La réunion rassemblait notamment autour d'Edouard Philippe les ministres Gérard Collomb (Intérieur) et Jacques Mézard (Logement), ainsi qu'une trentaine d'associations, de la Ligue des droits de l'Homme jusqu'à Médecins du monde en passant par Emmaüs et le Secours catholique.
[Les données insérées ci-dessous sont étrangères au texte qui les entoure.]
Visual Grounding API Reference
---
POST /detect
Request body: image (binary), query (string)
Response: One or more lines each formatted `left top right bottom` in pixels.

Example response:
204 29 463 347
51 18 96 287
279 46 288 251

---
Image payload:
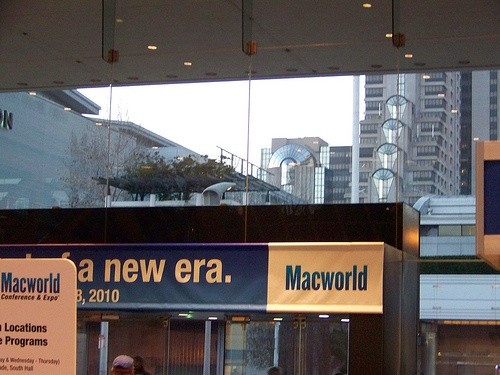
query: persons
109 355 136 375
330 348 349 375
268 367 282 375
133 356 150 375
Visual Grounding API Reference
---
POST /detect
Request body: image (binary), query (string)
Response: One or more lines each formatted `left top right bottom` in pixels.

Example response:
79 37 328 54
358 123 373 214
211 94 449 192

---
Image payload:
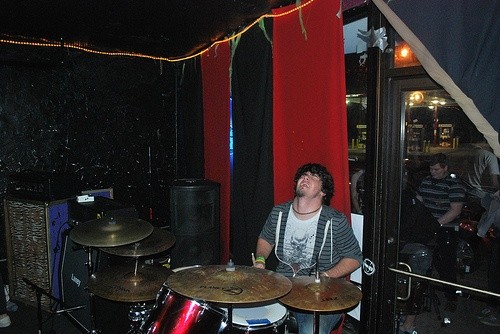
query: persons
460 142 500 207
352 150 471 334
252 163 362 334
0 273 12 328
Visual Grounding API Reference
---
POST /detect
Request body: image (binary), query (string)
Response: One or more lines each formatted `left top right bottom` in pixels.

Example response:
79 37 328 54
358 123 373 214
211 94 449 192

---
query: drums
220 302 291 334
146 292 227 334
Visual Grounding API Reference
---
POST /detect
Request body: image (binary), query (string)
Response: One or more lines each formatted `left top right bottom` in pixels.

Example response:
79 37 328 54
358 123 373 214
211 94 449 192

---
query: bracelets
323 271 329 277
256 255 266 265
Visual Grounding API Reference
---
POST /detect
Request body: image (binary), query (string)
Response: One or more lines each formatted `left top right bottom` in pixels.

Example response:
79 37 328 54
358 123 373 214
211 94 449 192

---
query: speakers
167 179 222 266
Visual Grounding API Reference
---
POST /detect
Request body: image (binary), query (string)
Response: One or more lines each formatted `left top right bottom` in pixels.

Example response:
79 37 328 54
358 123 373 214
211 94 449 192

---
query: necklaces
292 207 321 215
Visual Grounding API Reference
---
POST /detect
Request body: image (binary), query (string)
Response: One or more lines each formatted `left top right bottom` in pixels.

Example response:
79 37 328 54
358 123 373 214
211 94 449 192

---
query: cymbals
87 259 175 302
166 264 293 303
277 276 362 312
69 216 154 247
98 219 176 257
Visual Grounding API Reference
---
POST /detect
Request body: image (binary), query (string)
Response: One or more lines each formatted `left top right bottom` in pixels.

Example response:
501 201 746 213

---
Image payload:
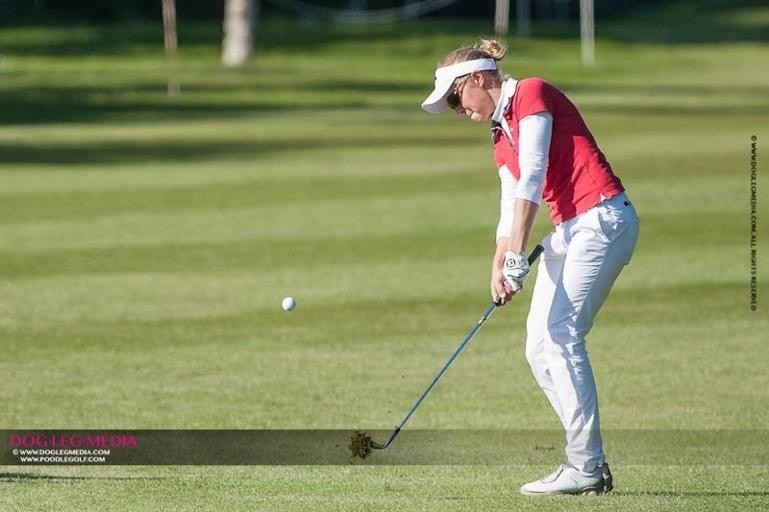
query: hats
418 58 498 114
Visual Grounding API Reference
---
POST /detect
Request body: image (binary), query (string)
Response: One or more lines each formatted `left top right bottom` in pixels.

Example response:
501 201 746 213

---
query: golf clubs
351 245 544 449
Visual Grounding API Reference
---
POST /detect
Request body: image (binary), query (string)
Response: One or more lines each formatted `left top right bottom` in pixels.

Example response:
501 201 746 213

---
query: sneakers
602 459 616 492
520 463 606 500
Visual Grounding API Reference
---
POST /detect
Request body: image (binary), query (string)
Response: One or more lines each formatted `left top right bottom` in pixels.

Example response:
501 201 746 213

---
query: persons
418 35 640 497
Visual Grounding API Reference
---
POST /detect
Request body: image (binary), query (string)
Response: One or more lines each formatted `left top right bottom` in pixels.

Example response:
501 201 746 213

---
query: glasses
445 77 467 111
«Il y a eu un échange, une expression mais aucune volonté d'infléchir» le texte, a déploré Thierry Kuhn, le président d'Emmaüs France. Le projet de loi, dont les grandes lignes ont été transmises aux associations mercredi, a été conçu pour équilibrer fermeté de la lutte contre l'immigration irrégulière et amélioration de l'accueil des réfugiés. Selon une source gouvernementale, le texte arriverait, selon les plans de l'exécutif, «fin février» en conseil des ministres, puis au Parlement «au printemps», sans doute en avril.
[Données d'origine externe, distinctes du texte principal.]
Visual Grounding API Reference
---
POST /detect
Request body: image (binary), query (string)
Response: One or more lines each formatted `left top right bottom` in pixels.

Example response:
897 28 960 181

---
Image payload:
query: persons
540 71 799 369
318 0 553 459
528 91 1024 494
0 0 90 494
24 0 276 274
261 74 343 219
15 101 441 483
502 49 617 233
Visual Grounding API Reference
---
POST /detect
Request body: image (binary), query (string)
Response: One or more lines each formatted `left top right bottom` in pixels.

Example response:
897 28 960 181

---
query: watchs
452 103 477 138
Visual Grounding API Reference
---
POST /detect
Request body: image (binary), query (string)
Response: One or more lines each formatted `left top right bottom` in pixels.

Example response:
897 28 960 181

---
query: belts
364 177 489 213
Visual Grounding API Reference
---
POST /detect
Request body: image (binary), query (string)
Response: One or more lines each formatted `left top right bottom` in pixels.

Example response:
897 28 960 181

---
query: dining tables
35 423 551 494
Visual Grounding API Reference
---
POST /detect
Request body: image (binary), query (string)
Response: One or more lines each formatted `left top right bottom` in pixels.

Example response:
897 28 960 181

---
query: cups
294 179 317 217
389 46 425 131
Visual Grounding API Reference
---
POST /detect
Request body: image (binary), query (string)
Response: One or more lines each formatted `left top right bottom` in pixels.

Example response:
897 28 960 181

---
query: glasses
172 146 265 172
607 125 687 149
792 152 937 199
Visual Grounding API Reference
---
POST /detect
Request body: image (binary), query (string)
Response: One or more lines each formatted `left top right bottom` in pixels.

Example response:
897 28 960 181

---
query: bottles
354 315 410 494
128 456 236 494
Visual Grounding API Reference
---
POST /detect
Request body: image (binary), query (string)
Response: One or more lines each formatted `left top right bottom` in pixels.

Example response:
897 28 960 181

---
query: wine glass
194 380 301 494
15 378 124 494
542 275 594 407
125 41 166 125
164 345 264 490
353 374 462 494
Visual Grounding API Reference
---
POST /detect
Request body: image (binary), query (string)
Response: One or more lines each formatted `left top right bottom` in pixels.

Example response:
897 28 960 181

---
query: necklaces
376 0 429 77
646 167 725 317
«On a l'impression que lâcher quelque chose de la part du gouvernement semble impensable», a affirmé Patrick Doutreligne, le président de l'Uniopss (Union nationale d'associations sanitaires et sociales). Du côté de Matignon, on assure que «des discussions techniques vont se poursuivre avec les associations et les ministères concernés».
«La bataille continue»
Quelques heures avant la rencontre, plus de vingt associations avaient saisi le Conseil d'Etat pour obtenir la suspension en urgence d'une circulaire très contestée, organisant un recensement des migrants dans l'hébergement d'urgence, y voyant «un véritable tri».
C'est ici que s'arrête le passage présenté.